(Beginning of Text segment)

On Behalf of | Feb 26, 2024 | Truck Accidents

A crash with a semi-truck is likely the last thing someone wants to experience when on their way to work or the grocery store. Unfortunately, the proliferation of commercial vehicles on public roadways makes commercial collisions a constant safety risk in traffic.

Large trucks can cause absolute devastation to smaller vehicles and the people inside them. The other people involved in such collisions are often unsure of what steps to take for their own protection. They know that fault plays a big role in compensation but may be unsure of how to prove who was to blame for the crash. They may also have questions about liability and who may be held accountable for paying for the costs of the collision.

What do drivers generally need to know when asking questions about liability and fault following a collision caused by a semi-truck?

(End of Text segment)
(Beginning of Provided records)

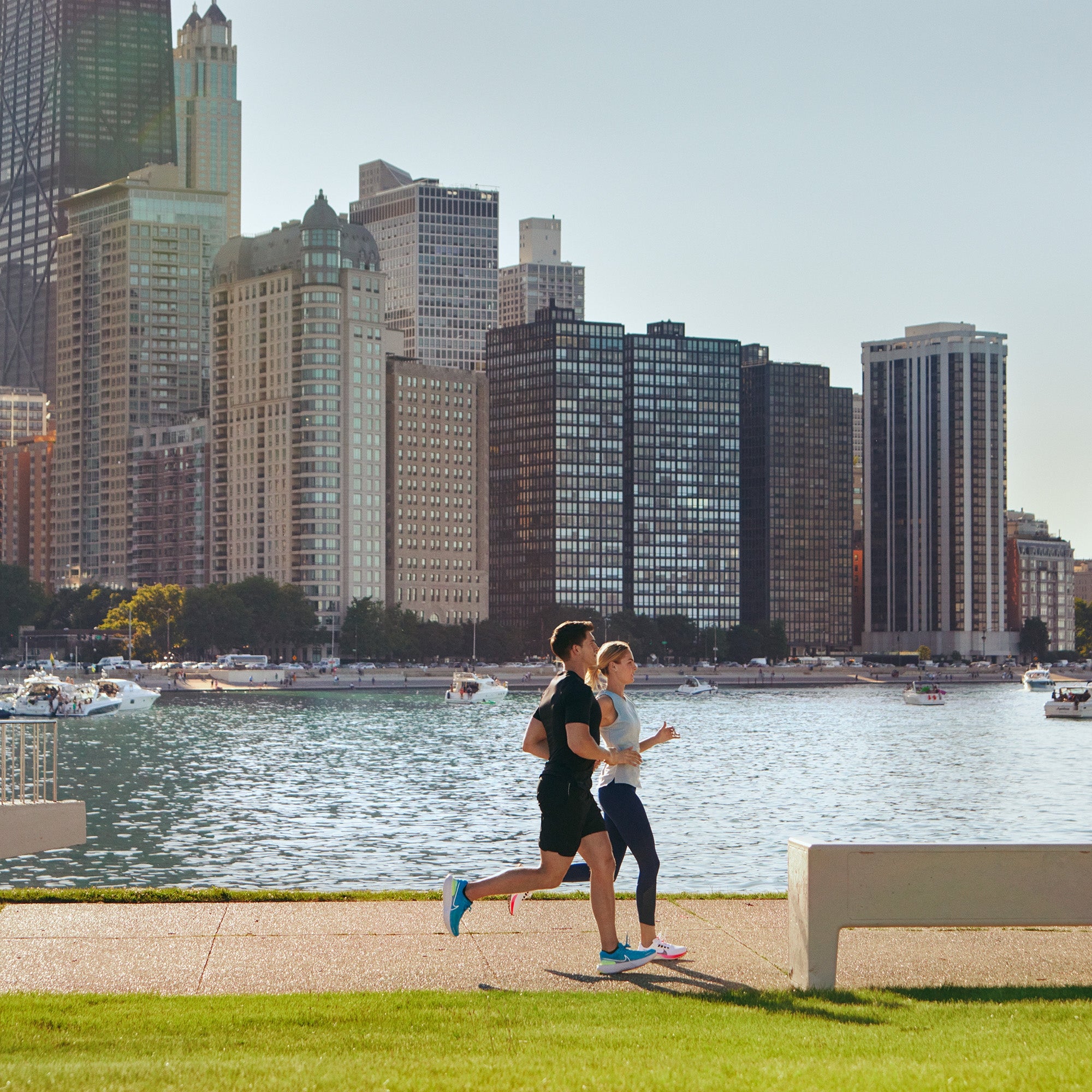 Normatec Hip Pneumatic Compression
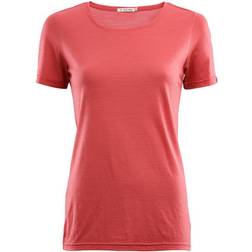 Aclima Lightwool Women's T-shirt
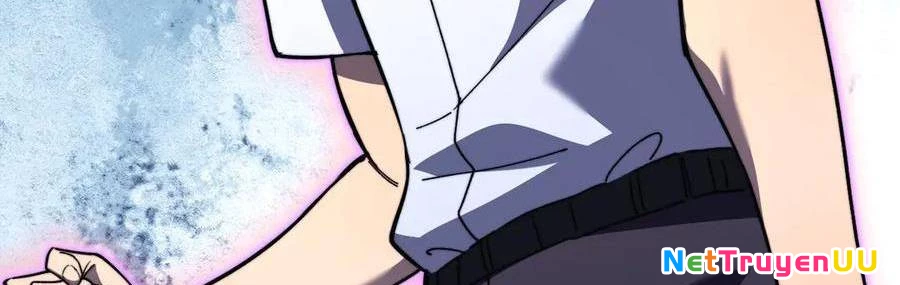 Sau Khi Chết, Ta Trở Thành Võ Đạo Thiên Ma Chapter 15 - Trang 3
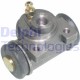 FREN SİLİNDİRİ LOGAN 1.4-1.6 16V-1.5DCI 04 > CLIO II 1.2-1.4-1.6 16V-1.5DCI 98 > 17.78mm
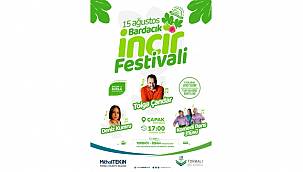 Torbalı'da 'Bardacık Festivali' yapılacak  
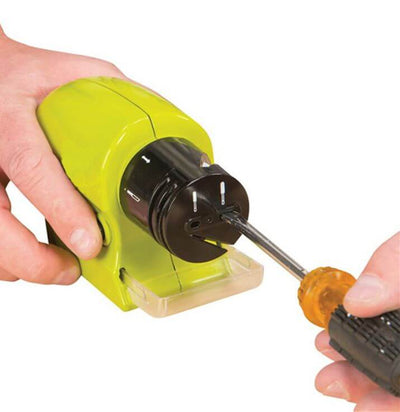 Professional Electric Knife Sharpener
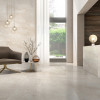Керамогранит Eurotile Botim Bottochino Glossy 60x120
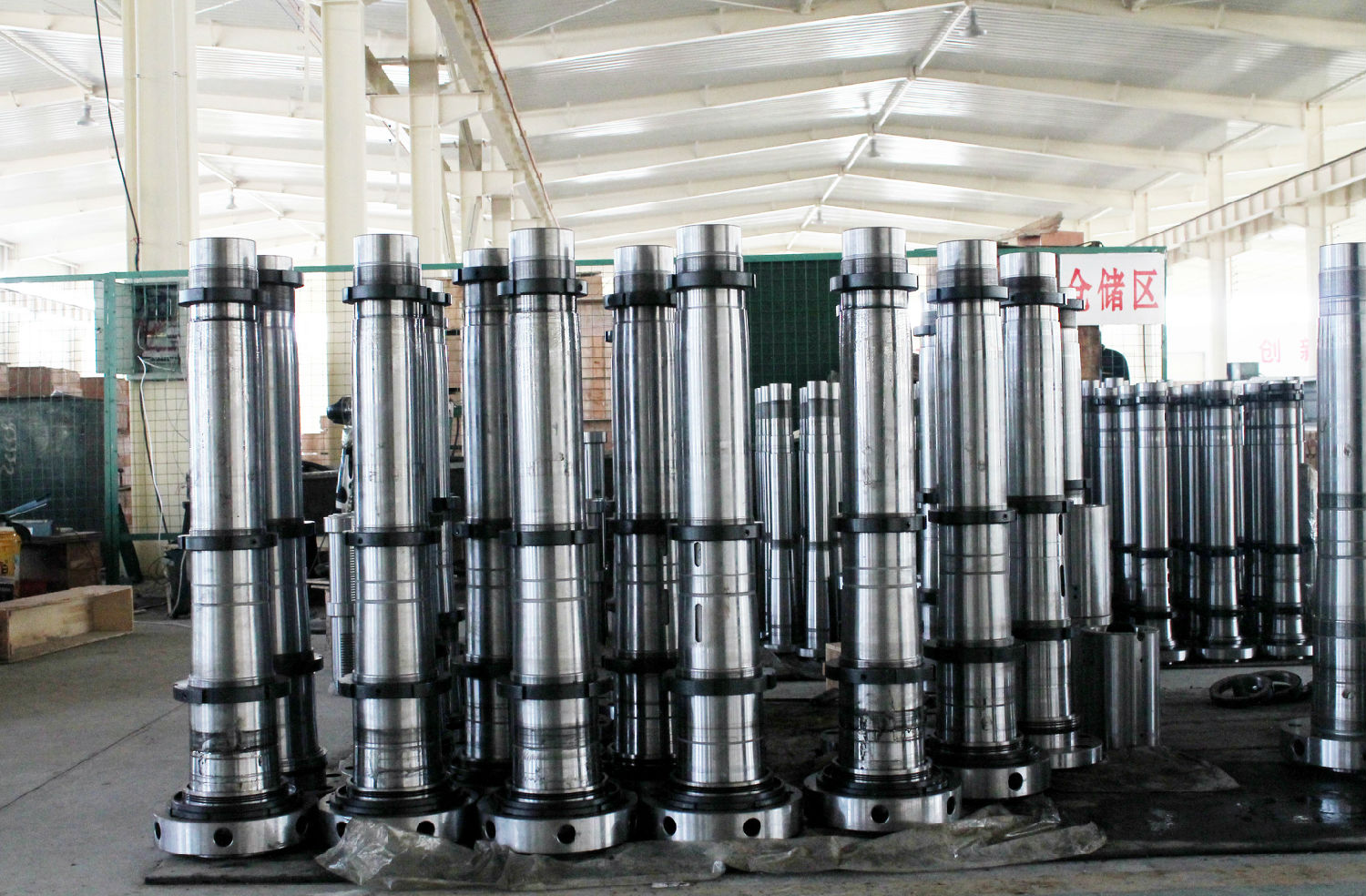 輝煒佳金屬清洗劑 輝煒佳金屬清洗劑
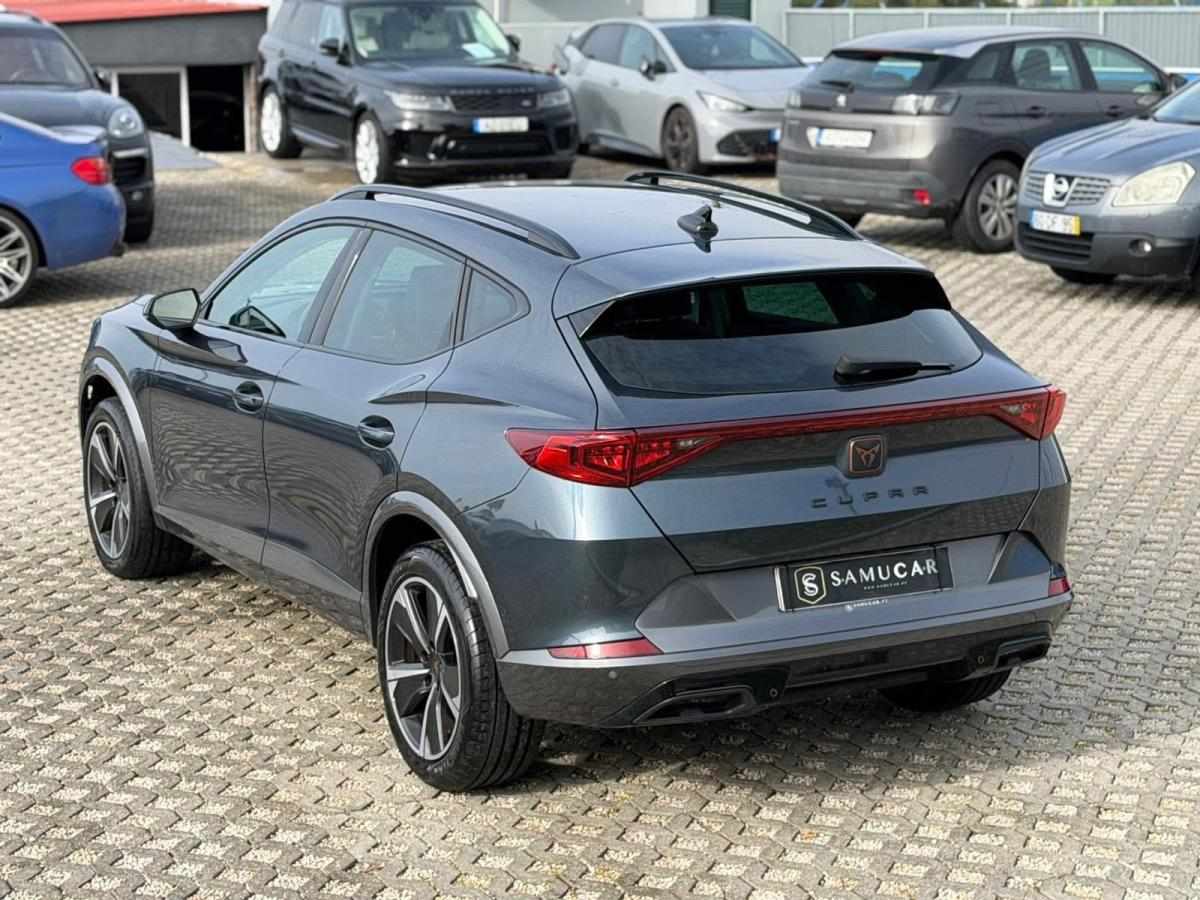 cupra-formentor-2-0-150cv-2021-diesel-1968cc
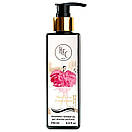 Парфумований гель для душу Haute Fragrance Company Wear Love Everywhere Exclusive EURO 250 мл, фото 2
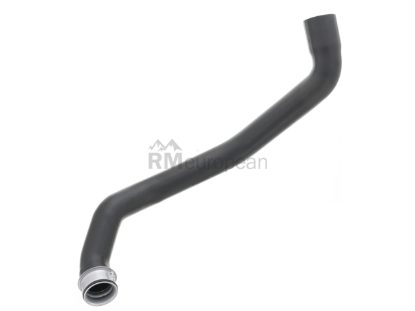 Mercedes Radiator Hose Bapmic 2515011382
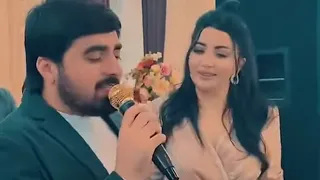 Pünhan Piriyev canlı ifa👍👍🇦🇿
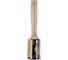 Толкушка Regent inox Linea BOSCO 23x5 см 93-BO-5-07 6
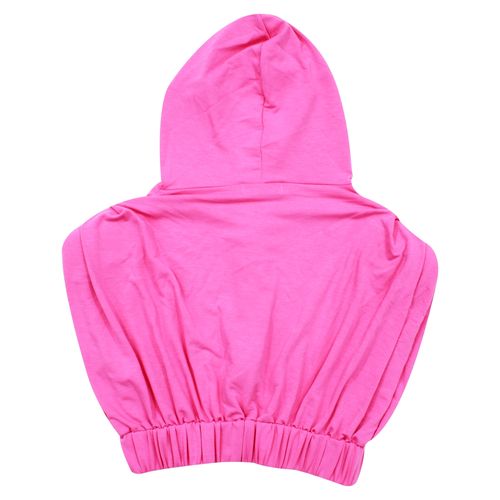 Nobo Sudadera Con Capucha C2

(End of Provided records)

> Directive A: In the passage on semi-truck crashes, what makes commercial collisions a constant safety risk in traffic?
> Directive B: Quote everything in the passage on semi-truck crashes from "On Behalf of" down to "of the collision.".
These records have no connection to the passage on semi-truck crashes.

> Solution A: The proliferation of commercial vehicles on public roadways.

> Solution B:
On Behalf of | Feb 26, 2024 | Truck Accidents

A crash with a semi-truck is likely the last thing someone wants to experience when on their way to work or the grocery store. Unfortunately, the proliferation of commercial vehicles on public roadways makes commercial collisions a constant safety risk in traffic.

Large trucks can cause absolute devastation to smaller vehicles and the people inside them. The other people involved in such collisions are often unsure of what steps to take for their own protection. They know that fault plays a big role in compensation but may be unsure of how to prove who was to blame for the crash. They may also have questions about liability and who may be held accountable for paying for the costs of the collision.